L’IG apparaît indispensable « pour encourager le développement de la production locale, protéger les produits locaux contre les tromperies et la concurrence déloyale et favoriser l’exportation », souligne le secrétaire général d’UNICEM Pyrénées-Atlantiques. La production de pierres naturelles de construction est en effet un marché très concurrentiel dans lequel l’Inde et la Chine, occupent une place importante (près d’un tiers des importations françaises) et à la deuxième place se trouvent les pays du Sud de l’Europe.

Depuis 2000, la production locale a fortement diminué en raison des importations à prix très bas générant ainsi un déficit commercial important. En France, les principales régions productrices sont la Bretagne, la Bourgogne et le Tarn, et dans une moindre mesure l’Aquitaine avec la Dordogne comme département phare, puis les Pyrénées-Atlantiques.

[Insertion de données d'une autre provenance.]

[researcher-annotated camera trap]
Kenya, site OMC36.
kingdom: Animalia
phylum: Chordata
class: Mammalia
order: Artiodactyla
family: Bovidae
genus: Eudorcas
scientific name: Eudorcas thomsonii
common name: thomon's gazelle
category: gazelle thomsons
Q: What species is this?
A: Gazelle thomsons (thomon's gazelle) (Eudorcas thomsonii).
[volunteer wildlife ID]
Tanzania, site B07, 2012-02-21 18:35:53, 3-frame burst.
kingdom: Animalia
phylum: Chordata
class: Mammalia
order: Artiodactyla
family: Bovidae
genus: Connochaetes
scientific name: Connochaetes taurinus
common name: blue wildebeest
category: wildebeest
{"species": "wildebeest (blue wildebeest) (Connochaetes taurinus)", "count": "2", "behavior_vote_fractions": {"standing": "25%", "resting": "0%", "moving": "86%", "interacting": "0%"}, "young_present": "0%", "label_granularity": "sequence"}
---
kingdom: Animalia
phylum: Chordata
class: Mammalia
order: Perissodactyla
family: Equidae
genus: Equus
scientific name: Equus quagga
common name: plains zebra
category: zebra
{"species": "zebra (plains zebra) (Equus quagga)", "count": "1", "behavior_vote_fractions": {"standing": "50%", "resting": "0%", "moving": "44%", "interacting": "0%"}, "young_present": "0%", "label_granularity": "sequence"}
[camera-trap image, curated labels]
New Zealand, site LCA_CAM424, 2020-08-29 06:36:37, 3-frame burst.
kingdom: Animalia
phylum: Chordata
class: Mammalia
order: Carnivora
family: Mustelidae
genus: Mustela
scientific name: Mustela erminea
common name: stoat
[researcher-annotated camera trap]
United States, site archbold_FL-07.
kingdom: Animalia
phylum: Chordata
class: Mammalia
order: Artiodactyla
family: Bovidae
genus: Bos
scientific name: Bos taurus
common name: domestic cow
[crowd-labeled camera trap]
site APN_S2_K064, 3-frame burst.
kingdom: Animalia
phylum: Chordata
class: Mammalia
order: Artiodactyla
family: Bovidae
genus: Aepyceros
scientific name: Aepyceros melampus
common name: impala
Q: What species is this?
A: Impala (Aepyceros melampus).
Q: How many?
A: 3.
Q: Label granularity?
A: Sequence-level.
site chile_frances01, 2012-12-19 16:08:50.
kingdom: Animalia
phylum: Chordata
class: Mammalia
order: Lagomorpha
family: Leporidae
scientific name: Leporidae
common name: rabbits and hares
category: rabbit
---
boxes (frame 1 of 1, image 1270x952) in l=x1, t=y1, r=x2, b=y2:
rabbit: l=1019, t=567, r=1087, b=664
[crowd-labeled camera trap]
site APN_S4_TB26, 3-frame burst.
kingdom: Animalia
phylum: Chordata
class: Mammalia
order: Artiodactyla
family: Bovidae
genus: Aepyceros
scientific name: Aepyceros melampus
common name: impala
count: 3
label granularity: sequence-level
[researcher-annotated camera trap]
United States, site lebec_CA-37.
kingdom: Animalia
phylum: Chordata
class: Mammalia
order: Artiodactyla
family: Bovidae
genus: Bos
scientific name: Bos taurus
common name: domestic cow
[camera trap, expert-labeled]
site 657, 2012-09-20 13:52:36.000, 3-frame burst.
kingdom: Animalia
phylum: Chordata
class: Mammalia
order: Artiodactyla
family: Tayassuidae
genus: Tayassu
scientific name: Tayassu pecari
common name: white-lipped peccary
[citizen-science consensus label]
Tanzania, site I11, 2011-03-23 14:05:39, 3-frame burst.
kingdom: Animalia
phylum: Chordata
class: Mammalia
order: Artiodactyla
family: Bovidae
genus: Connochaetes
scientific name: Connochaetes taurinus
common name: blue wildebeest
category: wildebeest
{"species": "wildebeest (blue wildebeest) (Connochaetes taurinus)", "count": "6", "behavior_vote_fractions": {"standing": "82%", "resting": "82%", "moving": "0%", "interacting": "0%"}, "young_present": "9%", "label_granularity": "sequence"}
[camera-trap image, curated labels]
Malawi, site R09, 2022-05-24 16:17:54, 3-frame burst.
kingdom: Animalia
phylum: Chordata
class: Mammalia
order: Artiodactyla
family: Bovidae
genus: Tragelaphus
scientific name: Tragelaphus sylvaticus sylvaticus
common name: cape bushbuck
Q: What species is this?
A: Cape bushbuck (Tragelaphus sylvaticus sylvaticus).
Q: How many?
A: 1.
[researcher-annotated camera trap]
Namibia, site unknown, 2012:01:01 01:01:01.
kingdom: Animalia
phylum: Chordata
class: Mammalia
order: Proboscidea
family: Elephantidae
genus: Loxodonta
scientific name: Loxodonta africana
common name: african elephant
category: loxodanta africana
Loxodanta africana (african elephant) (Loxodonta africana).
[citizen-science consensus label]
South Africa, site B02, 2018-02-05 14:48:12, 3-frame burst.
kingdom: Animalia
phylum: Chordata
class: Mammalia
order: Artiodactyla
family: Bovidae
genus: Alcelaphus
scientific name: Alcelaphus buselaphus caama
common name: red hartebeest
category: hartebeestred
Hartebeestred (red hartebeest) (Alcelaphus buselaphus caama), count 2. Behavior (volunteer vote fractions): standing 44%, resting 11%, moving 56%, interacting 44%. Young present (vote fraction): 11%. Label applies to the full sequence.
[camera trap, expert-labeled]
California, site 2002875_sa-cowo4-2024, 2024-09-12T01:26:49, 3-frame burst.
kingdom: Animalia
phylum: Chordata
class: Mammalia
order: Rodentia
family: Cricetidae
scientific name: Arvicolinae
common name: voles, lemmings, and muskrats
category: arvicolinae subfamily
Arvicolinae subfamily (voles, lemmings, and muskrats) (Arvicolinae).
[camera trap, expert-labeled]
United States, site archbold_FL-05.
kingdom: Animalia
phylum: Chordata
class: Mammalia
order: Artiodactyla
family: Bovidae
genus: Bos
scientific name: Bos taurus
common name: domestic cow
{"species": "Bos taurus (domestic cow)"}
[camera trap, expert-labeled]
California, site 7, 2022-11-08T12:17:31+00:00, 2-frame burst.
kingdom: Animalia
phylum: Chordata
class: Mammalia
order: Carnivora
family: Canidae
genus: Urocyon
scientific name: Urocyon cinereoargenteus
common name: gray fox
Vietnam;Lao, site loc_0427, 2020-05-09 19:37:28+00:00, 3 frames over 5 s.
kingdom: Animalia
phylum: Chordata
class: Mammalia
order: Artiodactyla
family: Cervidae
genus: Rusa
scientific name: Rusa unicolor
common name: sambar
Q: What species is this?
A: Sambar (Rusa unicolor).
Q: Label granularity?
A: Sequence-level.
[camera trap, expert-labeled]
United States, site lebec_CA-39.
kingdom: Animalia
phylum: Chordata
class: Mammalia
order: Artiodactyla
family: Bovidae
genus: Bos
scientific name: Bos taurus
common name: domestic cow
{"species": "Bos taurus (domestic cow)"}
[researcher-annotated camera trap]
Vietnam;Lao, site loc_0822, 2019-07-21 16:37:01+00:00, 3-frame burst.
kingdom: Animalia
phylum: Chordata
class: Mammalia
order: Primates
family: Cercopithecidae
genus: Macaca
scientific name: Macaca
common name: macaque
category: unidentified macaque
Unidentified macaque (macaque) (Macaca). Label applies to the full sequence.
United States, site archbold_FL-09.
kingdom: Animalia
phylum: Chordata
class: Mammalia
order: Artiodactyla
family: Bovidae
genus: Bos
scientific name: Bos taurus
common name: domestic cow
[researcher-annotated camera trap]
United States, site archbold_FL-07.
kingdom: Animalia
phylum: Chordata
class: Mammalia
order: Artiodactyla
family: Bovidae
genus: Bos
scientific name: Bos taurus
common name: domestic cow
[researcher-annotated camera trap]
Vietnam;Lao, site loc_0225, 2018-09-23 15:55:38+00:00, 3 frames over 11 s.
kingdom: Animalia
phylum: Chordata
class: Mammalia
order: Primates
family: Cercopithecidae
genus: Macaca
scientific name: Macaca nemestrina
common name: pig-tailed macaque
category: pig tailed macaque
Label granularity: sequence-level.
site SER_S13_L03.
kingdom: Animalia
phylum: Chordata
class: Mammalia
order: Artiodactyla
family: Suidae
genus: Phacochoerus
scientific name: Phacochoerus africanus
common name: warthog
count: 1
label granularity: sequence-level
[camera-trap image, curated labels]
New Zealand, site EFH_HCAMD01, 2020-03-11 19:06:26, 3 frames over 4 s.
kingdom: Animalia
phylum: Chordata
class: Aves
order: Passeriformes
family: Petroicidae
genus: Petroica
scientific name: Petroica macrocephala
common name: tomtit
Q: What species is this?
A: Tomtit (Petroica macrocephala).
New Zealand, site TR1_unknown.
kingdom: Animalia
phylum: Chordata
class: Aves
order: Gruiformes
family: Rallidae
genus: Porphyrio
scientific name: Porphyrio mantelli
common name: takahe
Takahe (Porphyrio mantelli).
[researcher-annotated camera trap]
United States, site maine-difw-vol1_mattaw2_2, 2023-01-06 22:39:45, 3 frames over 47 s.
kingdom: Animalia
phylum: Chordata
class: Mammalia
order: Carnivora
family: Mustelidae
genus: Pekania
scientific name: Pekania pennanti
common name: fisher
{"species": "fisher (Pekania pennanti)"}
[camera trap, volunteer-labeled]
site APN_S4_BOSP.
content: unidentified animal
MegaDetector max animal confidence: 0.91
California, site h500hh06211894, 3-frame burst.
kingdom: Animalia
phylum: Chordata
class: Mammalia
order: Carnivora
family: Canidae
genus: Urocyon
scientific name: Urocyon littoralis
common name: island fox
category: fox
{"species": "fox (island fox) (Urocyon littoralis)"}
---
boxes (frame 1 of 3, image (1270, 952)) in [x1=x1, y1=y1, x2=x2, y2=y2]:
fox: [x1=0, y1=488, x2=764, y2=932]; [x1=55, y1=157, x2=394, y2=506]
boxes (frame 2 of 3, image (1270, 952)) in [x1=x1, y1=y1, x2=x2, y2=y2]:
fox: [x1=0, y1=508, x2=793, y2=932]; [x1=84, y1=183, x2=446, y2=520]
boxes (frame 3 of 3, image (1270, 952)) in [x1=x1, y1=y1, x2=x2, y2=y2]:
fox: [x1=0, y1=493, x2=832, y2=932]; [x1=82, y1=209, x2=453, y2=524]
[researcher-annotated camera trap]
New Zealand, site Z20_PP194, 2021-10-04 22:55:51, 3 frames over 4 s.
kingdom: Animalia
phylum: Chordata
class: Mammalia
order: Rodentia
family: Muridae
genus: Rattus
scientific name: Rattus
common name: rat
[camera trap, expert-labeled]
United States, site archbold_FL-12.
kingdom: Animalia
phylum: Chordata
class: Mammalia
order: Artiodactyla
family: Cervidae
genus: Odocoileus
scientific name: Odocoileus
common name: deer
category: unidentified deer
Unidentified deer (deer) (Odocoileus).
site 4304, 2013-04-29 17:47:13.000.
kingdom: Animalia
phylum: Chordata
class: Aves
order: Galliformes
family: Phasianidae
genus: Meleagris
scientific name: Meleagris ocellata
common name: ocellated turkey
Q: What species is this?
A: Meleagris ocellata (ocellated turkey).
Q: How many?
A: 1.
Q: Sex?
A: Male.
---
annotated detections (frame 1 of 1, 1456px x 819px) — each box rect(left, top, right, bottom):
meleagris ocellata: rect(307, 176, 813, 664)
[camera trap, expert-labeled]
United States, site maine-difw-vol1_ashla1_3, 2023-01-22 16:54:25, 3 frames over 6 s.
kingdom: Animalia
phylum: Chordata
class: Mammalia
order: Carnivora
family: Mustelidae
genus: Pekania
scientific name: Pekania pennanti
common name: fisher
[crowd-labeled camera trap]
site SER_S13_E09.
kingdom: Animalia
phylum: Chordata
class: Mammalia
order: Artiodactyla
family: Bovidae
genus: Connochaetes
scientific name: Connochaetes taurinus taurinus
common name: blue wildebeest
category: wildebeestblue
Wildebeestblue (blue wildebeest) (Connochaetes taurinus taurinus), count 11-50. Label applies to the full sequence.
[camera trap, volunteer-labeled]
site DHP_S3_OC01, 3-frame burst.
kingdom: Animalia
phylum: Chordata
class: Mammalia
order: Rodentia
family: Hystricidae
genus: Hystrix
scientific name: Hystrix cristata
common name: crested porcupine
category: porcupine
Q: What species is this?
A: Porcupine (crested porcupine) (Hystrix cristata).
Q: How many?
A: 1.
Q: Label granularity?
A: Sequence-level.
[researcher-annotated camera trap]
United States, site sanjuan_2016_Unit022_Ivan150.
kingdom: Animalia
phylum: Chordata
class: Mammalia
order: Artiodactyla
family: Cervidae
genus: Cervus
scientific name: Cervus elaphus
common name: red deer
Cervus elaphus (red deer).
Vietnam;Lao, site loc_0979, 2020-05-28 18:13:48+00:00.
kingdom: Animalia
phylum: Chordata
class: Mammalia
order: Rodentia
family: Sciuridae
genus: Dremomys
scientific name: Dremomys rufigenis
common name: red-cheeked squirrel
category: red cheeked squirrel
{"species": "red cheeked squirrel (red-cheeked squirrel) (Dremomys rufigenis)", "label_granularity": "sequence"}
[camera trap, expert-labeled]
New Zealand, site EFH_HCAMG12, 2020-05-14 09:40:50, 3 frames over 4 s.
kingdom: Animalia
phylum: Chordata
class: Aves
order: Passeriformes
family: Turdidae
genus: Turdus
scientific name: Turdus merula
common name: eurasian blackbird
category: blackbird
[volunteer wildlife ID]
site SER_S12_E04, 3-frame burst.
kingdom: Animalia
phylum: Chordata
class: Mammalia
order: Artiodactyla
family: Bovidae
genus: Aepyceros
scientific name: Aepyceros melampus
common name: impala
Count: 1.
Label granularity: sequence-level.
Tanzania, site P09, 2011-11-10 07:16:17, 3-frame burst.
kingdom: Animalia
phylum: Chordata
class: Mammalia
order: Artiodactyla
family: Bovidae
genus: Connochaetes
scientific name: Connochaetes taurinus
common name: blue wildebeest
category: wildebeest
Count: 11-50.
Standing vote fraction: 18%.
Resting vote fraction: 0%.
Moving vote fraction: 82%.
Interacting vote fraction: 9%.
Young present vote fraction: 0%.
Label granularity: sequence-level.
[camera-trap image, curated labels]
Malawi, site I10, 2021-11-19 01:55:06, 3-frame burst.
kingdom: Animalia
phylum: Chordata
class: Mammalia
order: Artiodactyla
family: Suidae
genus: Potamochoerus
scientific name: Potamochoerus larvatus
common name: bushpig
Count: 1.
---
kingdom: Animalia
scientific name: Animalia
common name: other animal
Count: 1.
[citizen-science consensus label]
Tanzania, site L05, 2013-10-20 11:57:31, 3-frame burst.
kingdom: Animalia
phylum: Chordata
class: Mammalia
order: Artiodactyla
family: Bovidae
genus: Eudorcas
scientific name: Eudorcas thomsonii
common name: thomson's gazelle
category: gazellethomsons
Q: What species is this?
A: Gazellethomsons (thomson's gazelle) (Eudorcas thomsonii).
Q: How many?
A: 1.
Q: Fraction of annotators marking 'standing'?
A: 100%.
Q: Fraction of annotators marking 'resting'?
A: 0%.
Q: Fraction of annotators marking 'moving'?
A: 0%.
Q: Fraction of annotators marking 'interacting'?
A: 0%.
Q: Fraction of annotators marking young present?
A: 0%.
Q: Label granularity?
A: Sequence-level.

« La mise en œuvre d’une IG permettra, de revendiquer légitimement l’origine locale des produits, de la même manière que pour les produits agricoles et agro-alimentaires locaux mais également de protéger les gisements de production à travers la reconnaissance d’une aire géographique spécifique et délimitée », conclut Frédéric Dudilot.

L’association Pierres naturelles de Nouvelle-Aquitaine connaîtra le verdict le 15 janvier.